Saved entries
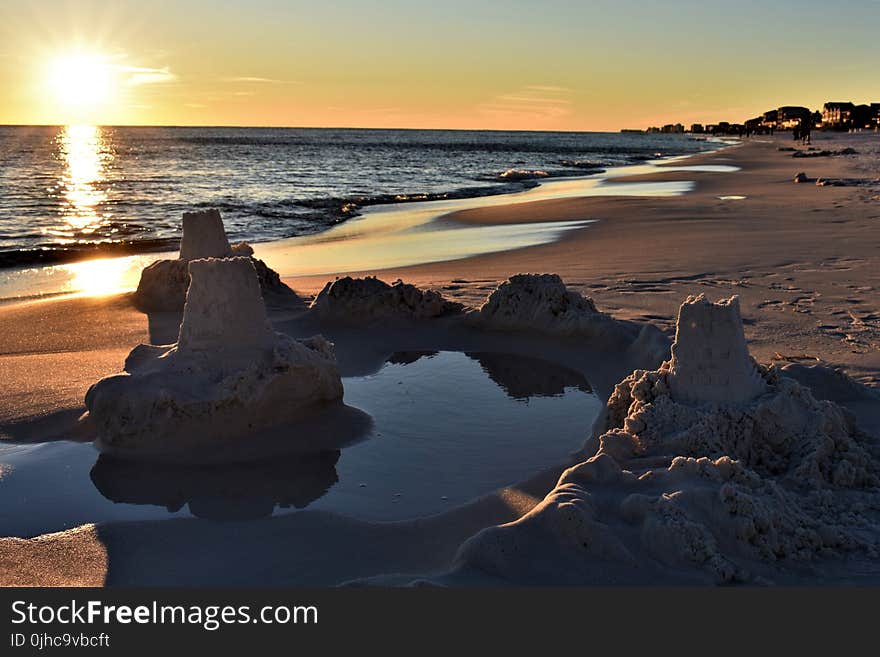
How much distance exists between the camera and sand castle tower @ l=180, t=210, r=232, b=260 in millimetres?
8508

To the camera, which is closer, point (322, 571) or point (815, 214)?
point (322, 571)

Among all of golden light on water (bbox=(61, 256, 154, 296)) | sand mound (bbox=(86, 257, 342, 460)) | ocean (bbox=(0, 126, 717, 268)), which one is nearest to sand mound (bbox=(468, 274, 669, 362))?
sand mound (bbox=(86, 257, 342, 460))

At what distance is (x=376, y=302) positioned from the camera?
7820 millimetres

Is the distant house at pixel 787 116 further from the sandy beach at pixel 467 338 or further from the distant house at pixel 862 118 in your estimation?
the sandy beach at pixel 467 338

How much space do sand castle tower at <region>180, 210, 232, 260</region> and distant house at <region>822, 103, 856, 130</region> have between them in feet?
370

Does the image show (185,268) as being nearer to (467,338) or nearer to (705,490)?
(467,338)

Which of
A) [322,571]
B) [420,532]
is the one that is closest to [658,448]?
[420,532]

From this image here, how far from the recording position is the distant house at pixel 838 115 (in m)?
103

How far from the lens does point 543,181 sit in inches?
1390

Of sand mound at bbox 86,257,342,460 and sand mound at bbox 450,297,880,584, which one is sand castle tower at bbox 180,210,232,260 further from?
sand mound at bbox 450,297,880,584

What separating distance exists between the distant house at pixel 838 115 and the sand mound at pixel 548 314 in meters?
112

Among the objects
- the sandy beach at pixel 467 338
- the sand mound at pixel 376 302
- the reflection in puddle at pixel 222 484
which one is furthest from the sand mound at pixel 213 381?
the sand mound at pixel 376 302

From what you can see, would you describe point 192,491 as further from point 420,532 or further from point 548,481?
point 548,481

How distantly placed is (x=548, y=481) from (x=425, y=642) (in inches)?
73.0
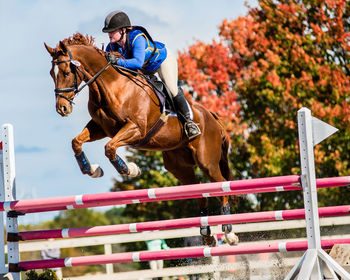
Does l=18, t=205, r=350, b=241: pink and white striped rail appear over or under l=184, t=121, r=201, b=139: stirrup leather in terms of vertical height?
under

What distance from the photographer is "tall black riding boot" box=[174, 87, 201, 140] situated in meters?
5.55

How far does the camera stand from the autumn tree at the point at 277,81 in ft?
38.0

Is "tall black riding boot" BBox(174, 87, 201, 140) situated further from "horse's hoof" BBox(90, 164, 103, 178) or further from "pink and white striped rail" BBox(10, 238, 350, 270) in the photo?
"pink and white striped rail" BBox(10, 238, 350, 270)

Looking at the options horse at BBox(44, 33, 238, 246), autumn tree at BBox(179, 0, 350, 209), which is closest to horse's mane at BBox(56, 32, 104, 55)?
horse at BBox(44, 33, 238, 246)

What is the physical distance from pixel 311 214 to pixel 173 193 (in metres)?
0.94

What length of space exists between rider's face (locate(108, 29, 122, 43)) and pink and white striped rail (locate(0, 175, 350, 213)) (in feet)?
5.17

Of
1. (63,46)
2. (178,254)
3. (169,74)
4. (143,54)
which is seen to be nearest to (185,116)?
(169,74)

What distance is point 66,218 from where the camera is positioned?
15742mm

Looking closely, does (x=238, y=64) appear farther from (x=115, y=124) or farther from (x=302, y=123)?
(x=302, y=123)

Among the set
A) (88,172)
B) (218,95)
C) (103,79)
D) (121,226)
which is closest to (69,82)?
(103,79)

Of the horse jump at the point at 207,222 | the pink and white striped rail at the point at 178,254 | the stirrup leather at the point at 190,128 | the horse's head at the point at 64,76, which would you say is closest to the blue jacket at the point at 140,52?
the horse's head at the point at 64,76

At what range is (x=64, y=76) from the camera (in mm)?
4754

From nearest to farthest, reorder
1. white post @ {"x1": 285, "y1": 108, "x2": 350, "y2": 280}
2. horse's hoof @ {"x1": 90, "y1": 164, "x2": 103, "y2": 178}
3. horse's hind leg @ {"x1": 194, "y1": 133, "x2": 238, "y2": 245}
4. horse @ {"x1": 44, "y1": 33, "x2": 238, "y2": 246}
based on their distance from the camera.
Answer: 1. white post @ {"x1": 285, "y1": 108, "x2": 350, "y2": 280}
2. horse @ {"x1": 44, "y1": 33, "x2": 238, "y2": 246}
3. horse's hoof @ {"x1": 90, "y1": 164, "x2": 103, "y2": 178}
4. horse's hind leg @ {"x1": 194, "y1": 133, "x2": 238, "y2": 245}

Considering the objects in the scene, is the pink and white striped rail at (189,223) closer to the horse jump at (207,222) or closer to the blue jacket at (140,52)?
the horse jump at (207,222)
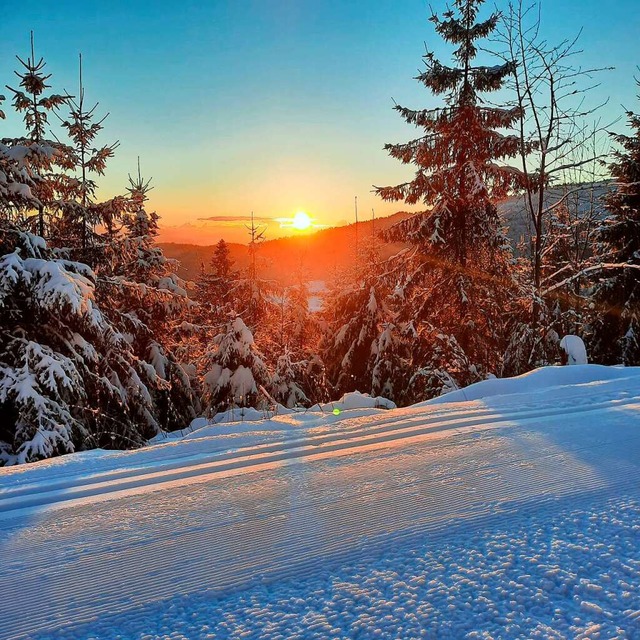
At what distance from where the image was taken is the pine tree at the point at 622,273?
16359mm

TASK DESCRIPTION: Copy each line exactly, and leave the pictures out of your copy.

RESULT OF THE EXERCISE:
How much distance exists between the camera and sand castle tower @ l=180, t=210, r=232, b=260 in millimetres?
8508

To the camera, which is closer, point (322, 571) or point (815, 214)?
point (322, 571)

Among all of golden light on water (bbox=(61, 256, 154, 296)) | sand mound (bbox=(86, 257, 342, 460)) | ocean (bbox=(0, 126, 717, 268)), which one is nearest to sand mound (bbox=(468, 274, 669, 362))?
sand mound (bbox=(86, 257, 342, 460))

At what distance is (x=376, y=302) positioned from the camera?
7820 millimetres

Is the distant house at pixel 787 116 further from the sandy beach at pixel 467 338 or further from the distant house at pixel 862 118 in your estimation?
the sandy beach at pixel 467 338

How much space do sand castle tower at <region>180, 210, 232, 260</region> and distant house at <region>822, 103, 856, 130</region> have between them in feet?
370

Does the image show (185,268) as being nearer to (467,338) or nearer to (705,490)?
(467,338)

Which of
A) [322,571]
B) [420,532]
is the one that is closest to [658,448]?
[420,532]

From this image here, how far from the recording position is the distant house at pixel 838 115 (in m)?
103

How far from the lens does point 543,181 sit in inches?
1390

Of sand mound at bbox 86,257,342,460 and sand mound at bbox 450,297,880,584, which one is sand castle tower at bbox 180,210,232,260 further from?
sand mound at bbox 450,297,880,584

What separating distance exists between the distant house at pixel 838 115 and the sand mound at pixel 548 314 in meters?
112

Among the objects
- the sandy beach at pixel 467 338
- the sand mound at pixel 376 302
- the reflection in puddle at pixel 222 484
which one is furthest from the sand mound at pixel 213 381?
the sand mound at pixel 376 302

From what you can see, would you describe point 192,491 as further from point 420,532 or further from point 548,481?
point 548,481

How distantly placed is (x=548, y=481) from (x=425, y=642) (in inches)?
73.0
Does l=18, t=205, r=350, b=241: pink and white striped rail appear over or under l=184, t=121, r=201, b=139: stirrup leather in terms of vertical height?
under

What distance from the photographer is "tall black riding boot" box=[174, 87, 201, 140] situated in meters?
5.55

How far does the camera stand from the autumn tree at the point at 277,81 in ft?
38.0

Is "tall black riding boot" BBox(174, 87, 201, 140) situated further from "horse's hoof" BBox(90, 164, 103, 178) or further from "pink and white striped rail" BBox(10, 238, 350, 270) in the photo?
"pink and white striped rail" BBox(10, 238, 350, 270)

Looking at the options horse at BBox(44, 33, 238, 246), autumn tree at BBox(179, 0, 350, 209), which is closest to horse's mane at BBox(56, 32, 104, 55)?
horse at BBox(44, 33, 238, 246)

What is the physical distance from pixel 311 214 to pixel 173 193 (in metres)?
0.94

What length of space exists between rider's face (locate(108, 29, 122, 43)) and pink and white striped rail (locate(0, 175, 350, 213)) (in feet)?
5.17

Of
1. (63,46)
2. (178,254)
3. (169,74)
4. (143,54)
which is seen to be nearest to (185,116)?
(169,74)

What distance is point 66,218 from where the camera is positioned?
15742mm

Looking closely, does (x=238, y=64) appear farther from (x=115, y=124) or farther from (x=302, y=123)?
(x=302, y=123)

Among the set
A) (88,172)
B) (218,95)
C) (103,79)
D) (121,226)
which is closest to (69,82)?
(103,79)

Of the horse jump at the point at 207,222 | the pink and white striped rail at the point at 178,254 | the stirrup leather at the point at 190,128 | the horse's head at the point at 64,76, which would you say is closest to the blue jacket at the point at 140,52?
the horse's head at the point at 64,76

At what range is (x=64, y=76) from the camera (in mm)?
4754

From nearest to farthest, reorder
1. white post @ {"x1": 285, "y1": 108, "x2": 350, "y2": 280}
2. horse's hoof @ {"x1": 90, "y1": 164, "x2": 103, "y2": 178}
3. horse's hind leg @ {"x1": 194, "y1": 133, "x2": 238, "y2": 245}
4. horse @ {"x1": 44, "y1": 33, "x2": 238, "y2": 246}
based on their distance from the camera.
Answer: 1. white post @ {"x1": 285, "y1": 108, "x2": 350, "y2": 280}
2. horse @ {"x1": 44, "y1": 33, "x2": 238, "y2": 246}
3. horse's hoof @ {"x1": 90, "y1": 164, "x2": 103, "y2": 178}
4. horse's hind leg @ {"x1": 194, "y1": 133, "x2": 238, "y2": 245}

Considering the objects in the scene, is the pink and white striped rail at (189,223) closer to the horse jump at (207,222) or closer to the blue jacket at (140,52)?
the horse jump at (207,222)
At what distance from where the image was taken is the pine tree at the point at 622,273?
16359mm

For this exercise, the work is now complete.